After talking with them, we made the command decision to feature them anyway. You see, farming isn’t just a profession, it is a passion. Their passion has not gone away. They are still farmers at heart. Sometimes, though, finances, time, health…LIFE, prevents you from making your passion a profession. With their permission, we want to tell the story of a family who put their hearts into a pig farm, but ultimately decided to sell their farm for the benefit of their family. It is a story of farming, family, and hard decisions. This is the Tutor family story.

April and Kevin Tutor live in the rural town of Seven Springs in Eastern NC. They are parents to three kids—Bailey, Parker, and Shaun. They are also foster parents, opening up their hearts and home to other children. It is through this program that they were able to bring Shaun into their home permanently through adoption. They are involved in their community, home school, hold down careers, and love the rural life. Upon meeting the family, you’ll quickly learn they are genuine people who have a passion for agriculture and a deep love of family.

Kevin and April met on a blind date, and 9 months later were married. They have now been married for 13 years. In 2013, they made the decision to buy April’s dad’s hog farm before it went into foreclosure.

“Because we bought it under those circumstances, we had to pay much more than the value of the farm was worth. It doesn’t cash-flow,” said April.

For the Tutors, the dream of a farm meant taking on quite the financial burden. The farm wouldn’t cash-flow until 2028, and it would take an additional 12 years for the family to make back what they had put into the farm. Those reasons meant that the Kevin and April both had to work public jobs outside of the farm. Kevin worked weekends at Weyerhaeuser while April worked from home as a business analyst and part time doing field investigation.

“A lot of times she’ll fly out Monday night just to fly in on Thursday night in time for me to leave Friday morning. That can be a lot. That can be stressful. That’s probably the hardest part for me is we’re both having to work and juggle the farm and the kids,” said Kevin.

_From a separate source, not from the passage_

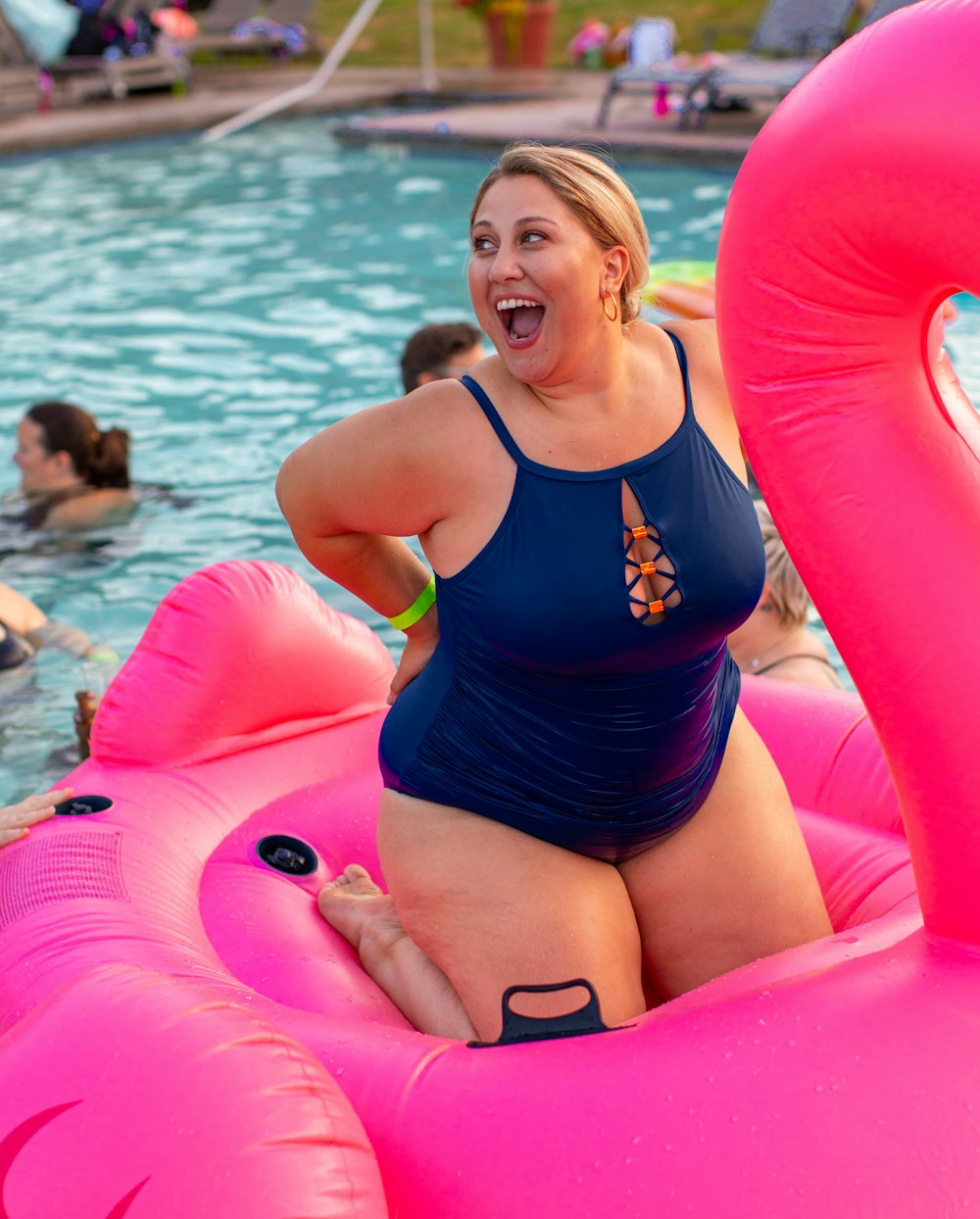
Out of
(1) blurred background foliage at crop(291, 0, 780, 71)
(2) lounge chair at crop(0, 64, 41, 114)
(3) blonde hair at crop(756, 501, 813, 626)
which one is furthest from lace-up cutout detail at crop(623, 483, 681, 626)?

For the Tutors, though, it was important to carry on the land that April’s great grandfather had bought and worked so hard for. They also wanted their kids to have the experience of farm life.

The kids truly enjoyed the farm. Shaun liked to feed the pigs gummy bears as a treat and all of the kids liked to check pigs with their parents and run up and down the farm paths. As much fun as it was, though, the struggles didn’t go unnoticed.

Bailey described how much she loved going through the hogs with her daddy, but she also had some qualms with the farm.

“Some nights when daddy has to go through the hogs, he doesn’t get time to eat with us, so we go ahead and eat without him. Then he comes home, takes a shower, and has to go to sleep because he has to go to work the next day,” said Bailey.

Farming. It isn’t easy or picturesque. It’s hard and demanding. It takes a lot of time and money.

“I feel like sometimes people think that hog farmers make lots of money or farmers get big checks. We have to work for our farm. We really have to work for our farm because it doesn’t cash-flow,” said April.

April went on to talk about how they miss out on many things as a family because of the farm. Beach trips in the summer didn’t happen. If they did go on vacation, Kevin stayed home to watch the farm.

This past November, a friend of the family approached them with an offer for the farm. After much prayer, they decided to sell the hog farm, but keep most of the land surrounding it. Although, thankful they get to hold on to some of the family land, it has still been very difficult to sell the hog farm, something that has been in the family for generations. The decision came down to the current generation, though.

Because Kevin and April had to pay such a steep price for the farm in the beginning, they found themselves working long hours only to come home to work on the farm in their spare time.

“Our kids are growing so fast, and we feel like, even though we home school and are with them all the time, there was no quality time,” said April.

The kids were either with April while Kevin worked or vice versa. They were seldom all together as a family. That was mentally draining for the family on top of the financial burden that the farm was.

The decision to sell wasn’t easy. April put it best when she said, “I have never wanted something so bad and not wanted something so bad at the same time. Farming is hard.”

That it is April. That it is.

Today, the Tutors still live the rural life. They are still family farmers at heart. They still live near the pig farm. Family and farming are often intertwined, but sometimes, you have to make a decision between the two. The Tutor’s story is not every farmer’s story, but it is also not a rarity. Many farmers have to take off their farming hat for one reason or another. April’s hope was that perhaps their story would shed light on the fact that hog farming isn’t always a big pay day. Farmers aren’t always rich. Farming is hard.Thank you Tutor family for allowing us to tell your story.

Thank you for your passion for family and for farming.